AIM OF THE TASK =>
Write out exactly what each line says, starting with the first line below and ending on the one with "family: Bovidae".

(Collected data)
>>>

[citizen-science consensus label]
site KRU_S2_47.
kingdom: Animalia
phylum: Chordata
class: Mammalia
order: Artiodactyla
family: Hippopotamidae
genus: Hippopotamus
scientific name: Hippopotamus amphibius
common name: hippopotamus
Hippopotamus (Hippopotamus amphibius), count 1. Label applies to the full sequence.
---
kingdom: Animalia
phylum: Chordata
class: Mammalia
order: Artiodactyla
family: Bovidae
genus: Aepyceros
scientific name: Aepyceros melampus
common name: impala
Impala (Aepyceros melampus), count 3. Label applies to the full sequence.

<<<

EXPECTED OUTPUT =>
[citizen-science consensus label]
site KRU_S2_47.
kingdom: Animalia
phylum: Chordata
class: Mammalia
order: Artiodactyla
family: Hippopotamidae
genus: Hippopotamus
scientific name: Hippopotamus amphibius
common name: hippopotamus
Hippopotamus (Hippopotamus amphibius), count 1. Label applies to the full sequence.
---
kingdom: Animalia
phylum: Chordata
class: Mammalia
order: Artiodactyla
family: Bovidae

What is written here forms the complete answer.